Spatial reasoning records:
[Begin]

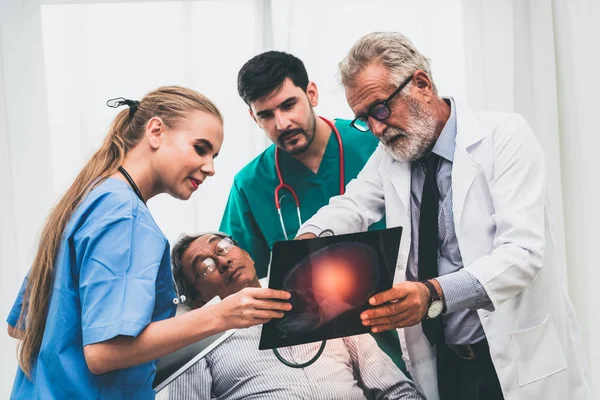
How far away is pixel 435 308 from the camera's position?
148 cm

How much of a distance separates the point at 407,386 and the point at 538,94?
160 centimetres

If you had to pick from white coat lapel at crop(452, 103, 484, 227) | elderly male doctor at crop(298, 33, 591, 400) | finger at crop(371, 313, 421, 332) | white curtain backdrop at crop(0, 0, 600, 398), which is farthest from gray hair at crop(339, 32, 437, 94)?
white curtain backdrop at crop(0, 0, 600, 398)

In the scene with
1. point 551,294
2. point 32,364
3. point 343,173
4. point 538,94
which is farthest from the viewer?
point 538,94

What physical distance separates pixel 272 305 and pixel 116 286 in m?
0.31

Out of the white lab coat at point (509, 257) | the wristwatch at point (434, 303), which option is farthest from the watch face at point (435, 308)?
the white lab coat at point (509, 257)

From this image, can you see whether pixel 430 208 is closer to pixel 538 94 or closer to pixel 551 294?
pixel 551 294

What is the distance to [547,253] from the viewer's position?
1.69 m

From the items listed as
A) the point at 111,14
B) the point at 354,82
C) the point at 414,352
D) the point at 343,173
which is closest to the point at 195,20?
the point at 111,14

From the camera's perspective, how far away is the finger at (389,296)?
4.60ft

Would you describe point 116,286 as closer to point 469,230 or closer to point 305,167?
point 469,230

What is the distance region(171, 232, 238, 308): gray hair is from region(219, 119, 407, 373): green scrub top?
0.28 meters

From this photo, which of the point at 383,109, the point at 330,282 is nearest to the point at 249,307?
the point at 330,282

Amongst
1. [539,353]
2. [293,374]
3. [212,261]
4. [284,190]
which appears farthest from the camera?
[284,190]

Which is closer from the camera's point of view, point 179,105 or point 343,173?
point 179,105
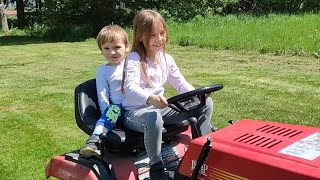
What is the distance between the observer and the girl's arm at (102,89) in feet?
10.4

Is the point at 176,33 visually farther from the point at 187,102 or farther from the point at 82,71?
the point at 187,102

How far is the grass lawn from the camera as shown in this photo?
527 centimetres

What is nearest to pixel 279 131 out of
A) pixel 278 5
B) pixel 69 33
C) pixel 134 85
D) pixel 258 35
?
pixel 134 85

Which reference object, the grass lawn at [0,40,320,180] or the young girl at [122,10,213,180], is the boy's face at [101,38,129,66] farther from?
the grass lawn at [0,40,320,180]

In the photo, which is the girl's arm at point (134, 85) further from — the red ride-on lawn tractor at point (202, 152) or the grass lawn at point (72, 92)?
the grass lawn at point (72, 92)

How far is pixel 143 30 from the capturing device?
2969 mm

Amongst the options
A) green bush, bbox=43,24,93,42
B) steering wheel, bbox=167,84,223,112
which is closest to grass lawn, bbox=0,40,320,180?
steering wheel, bbox=167,84,223,112

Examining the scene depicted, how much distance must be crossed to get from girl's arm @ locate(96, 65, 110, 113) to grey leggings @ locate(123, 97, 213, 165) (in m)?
0.17

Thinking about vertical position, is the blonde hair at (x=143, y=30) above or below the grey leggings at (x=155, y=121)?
above

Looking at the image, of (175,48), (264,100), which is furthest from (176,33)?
(264,100)

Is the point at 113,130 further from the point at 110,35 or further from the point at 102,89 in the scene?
the point at 110,35

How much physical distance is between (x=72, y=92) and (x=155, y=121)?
5.40 m

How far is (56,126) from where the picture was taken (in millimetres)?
6020

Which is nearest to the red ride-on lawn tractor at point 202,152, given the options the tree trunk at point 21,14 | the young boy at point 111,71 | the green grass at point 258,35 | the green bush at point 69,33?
the young boy at point 111,71
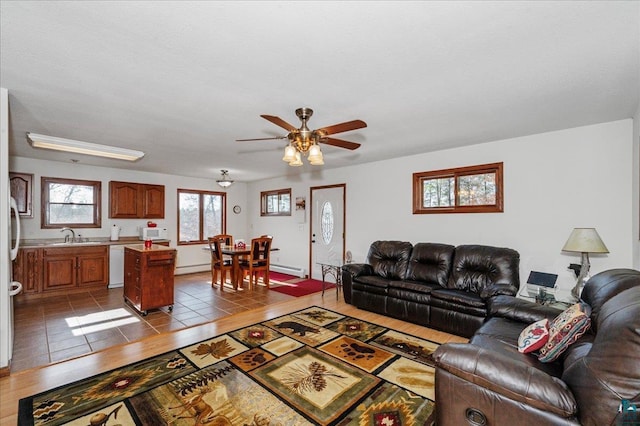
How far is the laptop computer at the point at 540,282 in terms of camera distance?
3169 millimetres

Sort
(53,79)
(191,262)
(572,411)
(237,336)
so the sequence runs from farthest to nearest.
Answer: (191,262) → (237,336) → (53,79) → (572,411)

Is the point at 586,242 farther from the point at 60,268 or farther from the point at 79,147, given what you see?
the point at 60,268

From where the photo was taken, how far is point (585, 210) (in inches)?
133

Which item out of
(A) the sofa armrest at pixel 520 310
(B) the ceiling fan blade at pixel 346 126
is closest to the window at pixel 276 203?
(B) the ceiling fan blade at pixel 346 126

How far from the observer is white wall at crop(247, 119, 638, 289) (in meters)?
3.22

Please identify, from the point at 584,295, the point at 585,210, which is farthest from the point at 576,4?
the point at 585,210

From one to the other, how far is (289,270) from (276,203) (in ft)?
5.99

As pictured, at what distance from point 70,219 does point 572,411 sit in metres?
A: 7.55

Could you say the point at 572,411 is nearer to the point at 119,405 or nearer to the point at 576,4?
A: the point at 576,4

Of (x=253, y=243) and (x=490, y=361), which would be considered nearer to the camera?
(x=490, y=361)

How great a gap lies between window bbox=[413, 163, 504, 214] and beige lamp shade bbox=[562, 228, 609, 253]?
1.03 metres

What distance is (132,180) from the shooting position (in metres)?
6.43

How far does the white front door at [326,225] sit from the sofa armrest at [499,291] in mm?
3089

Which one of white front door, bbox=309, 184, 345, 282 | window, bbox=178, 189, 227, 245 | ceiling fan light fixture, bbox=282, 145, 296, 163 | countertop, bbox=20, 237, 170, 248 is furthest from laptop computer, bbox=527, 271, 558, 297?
window, bbox=178, 189, 227, 245
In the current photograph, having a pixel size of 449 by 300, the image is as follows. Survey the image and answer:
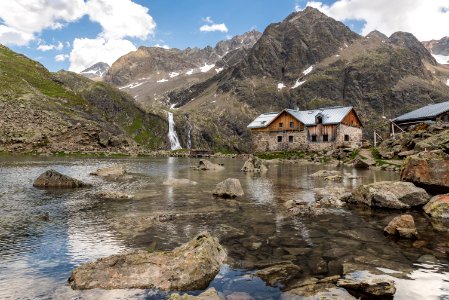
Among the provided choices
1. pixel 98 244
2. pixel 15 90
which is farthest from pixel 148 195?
pixel 15 90

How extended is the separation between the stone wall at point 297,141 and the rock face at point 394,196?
183 ft

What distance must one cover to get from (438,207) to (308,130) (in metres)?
68.2

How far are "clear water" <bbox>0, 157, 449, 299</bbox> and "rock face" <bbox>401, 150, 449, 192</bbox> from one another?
4.12 meters

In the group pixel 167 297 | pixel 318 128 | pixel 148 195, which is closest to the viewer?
pixel 167 297

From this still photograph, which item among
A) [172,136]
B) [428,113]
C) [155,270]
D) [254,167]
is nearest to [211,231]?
[155,270]

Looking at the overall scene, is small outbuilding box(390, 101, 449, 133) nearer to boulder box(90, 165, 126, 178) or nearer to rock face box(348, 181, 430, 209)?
rock face box(348, 181, 430, 209)

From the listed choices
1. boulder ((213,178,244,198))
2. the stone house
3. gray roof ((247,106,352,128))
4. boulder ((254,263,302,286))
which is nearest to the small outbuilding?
the stone house

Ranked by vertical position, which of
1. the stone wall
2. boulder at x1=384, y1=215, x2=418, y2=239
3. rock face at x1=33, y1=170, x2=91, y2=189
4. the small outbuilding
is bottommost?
boulder at x1=384, y1=215, x2=418, y2=239

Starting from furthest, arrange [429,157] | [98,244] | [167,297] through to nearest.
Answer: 1. [429,157]
2. [98,244]
3. [167,297]

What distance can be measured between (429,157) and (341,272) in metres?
15.5

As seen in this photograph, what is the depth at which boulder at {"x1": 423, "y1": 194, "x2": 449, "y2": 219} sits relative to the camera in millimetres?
18312

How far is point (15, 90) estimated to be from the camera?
107m

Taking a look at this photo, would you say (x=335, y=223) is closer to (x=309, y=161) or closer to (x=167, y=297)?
(x=167, y=297)

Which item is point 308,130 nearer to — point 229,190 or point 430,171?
point 229,190
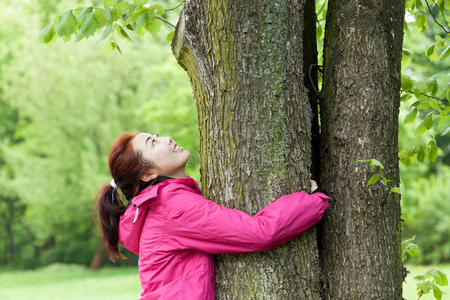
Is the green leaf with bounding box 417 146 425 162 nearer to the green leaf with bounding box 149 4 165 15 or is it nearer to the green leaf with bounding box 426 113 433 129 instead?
the green leaf with bounding box 426 113 433 129

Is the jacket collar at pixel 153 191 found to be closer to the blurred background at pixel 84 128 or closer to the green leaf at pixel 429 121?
the green leaf at pixel 429 121

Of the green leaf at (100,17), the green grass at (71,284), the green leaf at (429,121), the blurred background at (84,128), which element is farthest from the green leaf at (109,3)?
the blurred background at (84,128)

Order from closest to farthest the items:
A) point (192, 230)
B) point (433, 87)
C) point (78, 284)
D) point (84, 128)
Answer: point (192, 230) < point (433, 87) < point (78, 284) < point (84, 128)

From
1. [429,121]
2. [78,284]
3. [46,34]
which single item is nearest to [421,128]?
[429,121]

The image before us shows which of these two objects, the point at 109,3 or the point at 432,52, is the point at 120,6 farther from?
the point at 432,52

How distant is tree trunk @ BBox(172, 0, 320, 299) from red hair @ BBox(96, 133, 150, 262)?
60 cm

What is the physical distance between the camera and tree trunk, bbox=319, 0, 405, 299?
2104 millimetres

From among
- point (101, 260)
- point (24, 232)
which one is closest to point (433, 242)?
point (101, 260)

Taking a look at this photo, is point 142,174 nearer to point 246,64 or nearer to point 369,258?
point 246,64

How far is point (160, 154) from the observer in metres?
2.51

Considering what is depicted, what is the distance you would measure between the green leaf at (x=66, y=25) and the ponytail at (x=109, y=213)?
1.04m

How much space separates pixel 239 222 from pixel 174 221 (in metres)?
0.34

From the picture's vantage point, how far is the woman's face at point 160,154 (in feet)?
8.20

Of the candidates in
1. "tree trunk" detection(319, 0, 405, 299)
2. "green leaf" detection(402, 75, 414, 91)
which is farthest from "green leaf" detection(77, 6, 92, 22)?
"green leaf" detection(402, 75, 414, 91)
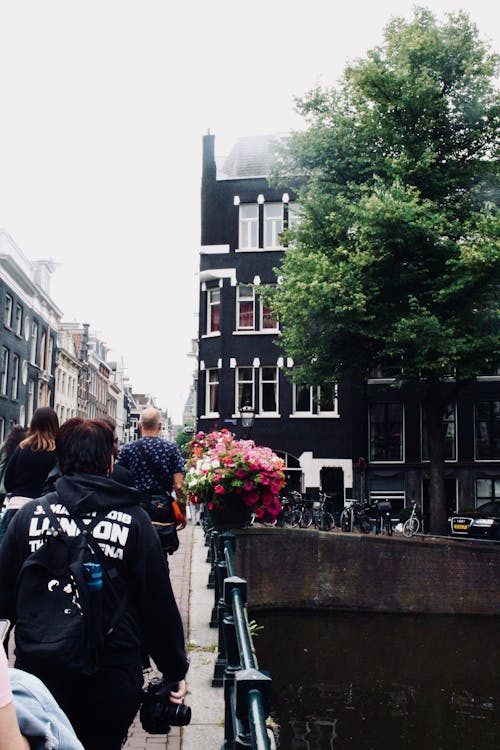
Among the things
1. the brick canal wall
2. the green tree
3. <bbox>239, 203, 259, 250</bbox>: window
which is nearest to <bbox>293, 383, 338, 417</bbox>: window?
<bbox>239, 203, 259, 250</bbox>: window

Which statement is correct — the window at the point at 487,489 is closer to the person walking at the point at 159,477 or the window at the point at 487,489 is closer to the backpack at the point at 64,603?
the person walking at the point at 159,477

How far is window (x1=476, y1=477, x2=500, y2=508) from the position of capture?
1092 inches

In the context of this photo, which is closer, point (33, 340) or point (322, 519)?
point (322, 519)

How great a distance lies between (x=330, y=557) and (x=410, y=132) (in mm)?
11043

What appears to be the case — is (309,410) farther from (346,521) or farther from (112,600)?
(112,600)

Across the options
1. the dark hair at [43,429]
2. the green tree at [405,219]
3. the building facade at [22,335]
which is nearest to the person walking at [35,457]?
the dark hair at [43,429]

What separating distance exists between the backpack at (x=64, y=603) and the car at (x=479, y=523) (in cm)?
2048

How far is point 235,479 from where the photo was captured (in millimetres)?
8164

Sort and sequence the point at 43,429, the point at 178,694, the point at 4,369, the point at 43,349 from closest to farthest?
the point at 178,694, the point at 43,429, the point at 4,369, the point at 43,349

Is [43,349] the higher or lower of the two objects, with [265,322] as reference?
higher

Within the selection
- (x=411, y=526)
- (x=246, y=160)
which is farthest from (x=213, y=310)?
(x=411, y=526)

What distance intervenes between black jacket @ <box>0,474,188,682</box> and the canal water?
24.4 feet

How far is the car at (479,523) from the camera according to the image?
70.1ft

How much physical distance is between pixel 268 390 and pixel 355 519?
26.5 feet
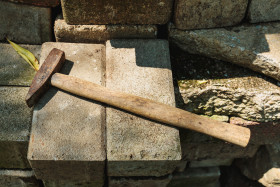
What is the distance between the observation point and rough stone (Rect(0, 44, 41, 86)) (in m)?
2.11

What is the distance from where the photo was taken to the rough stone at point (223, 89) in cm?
212

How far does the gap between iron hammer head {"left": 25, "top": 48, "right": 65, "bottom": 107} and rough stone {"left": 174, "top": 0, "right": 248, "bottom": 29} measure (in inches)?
35.8

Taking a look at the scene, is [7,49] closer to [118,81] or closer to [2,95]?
[2,95]

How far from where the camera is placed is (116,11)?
2.04 meters

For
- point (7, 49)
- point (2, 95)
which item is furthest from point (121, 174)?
point (7, 49)

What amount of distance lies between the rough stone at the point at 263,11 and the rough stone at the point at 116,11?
25.6 inches

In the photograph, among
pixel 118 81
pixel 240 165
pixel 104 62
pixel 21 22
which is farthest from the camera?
pixel 240 165

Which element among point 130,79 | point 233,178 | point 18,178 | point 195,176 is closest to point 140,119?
point 130,79

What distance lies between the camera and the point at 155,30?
2.23 metres

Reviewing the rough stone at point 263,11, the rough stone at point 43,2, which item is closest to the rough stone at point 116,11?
the rough stone at point 43,2

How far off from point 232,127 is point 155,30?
3.06 ft

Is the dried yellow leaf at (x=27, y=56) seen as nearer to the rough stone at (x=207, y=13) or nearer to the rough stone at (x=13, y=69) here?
the rough stone at (x=13, y=69)

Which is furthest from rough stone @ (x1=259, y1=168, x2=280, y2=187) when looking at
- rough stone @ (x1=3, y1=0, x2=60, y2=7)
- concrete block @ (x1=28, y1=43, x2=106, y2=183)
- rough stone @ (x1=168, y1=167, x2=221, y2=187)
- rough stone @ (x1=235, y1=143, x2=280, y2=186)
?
rough stone @ (x1=3, y1=0, x2=60, y2=7)

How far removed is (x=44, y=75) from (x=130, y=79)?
587 mm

[End]

■ SHORT EXERCISE: In the entries above, take the line containing "What amount of" and each later line through the last, and repeat them exactly. Output nothing else.

■ SOLUTION FOR THIS TASK:
What amount of distance lies between the rough stone at the point at 263,11 and the rough stone at the point at 116,11?
25.6 inches

In the photograph, among
pixel 118 81
pixel 240 165
pixel 104 62
pixel 21 22
which is farthest from the camera?
pixel 240 165

Which element among point 130,79 | point 233,178 | point 18,178 | point 195,176 is closest to point 140,119?
point 130,79

What distance lies between the camera and the point at 155,30?
2.23 metres

Reviewing the rough stone at point 263,11, the rough stone at point 43,2, which item is closest to the rough stone at point 116,11?
the rough stone at point 43,2

How far off from point 232,127 is point 155,30?
3.06 ft

Is the dried yellow leaf at (x=27, y=56) seen as nearer to the rough stone at (x=207, y=13) or nearer to the rough stone at (x=13, y=69) here?
the rough stone at (x=13, y=69)

Which is furthest from rough stone @ (x1=259, y1=168, x2=280, y2=187) when looking at
- rough stone @ (x1=3, y1=0, x2=60, y2=7)
- concrete block @ (x1=28, y1=43, x2=106, y2=183)
- rough stone @ (x1=168, y1=167, x2=221, y2=187)
- rough stone @ (x1=235, y1=143, x2=280, y2=186)
?
rough stone @ (x1=3, y1=0, x2=60, y2=7)

How far removed is (x=44, y=75) from (x=130, y=79)?
587 mm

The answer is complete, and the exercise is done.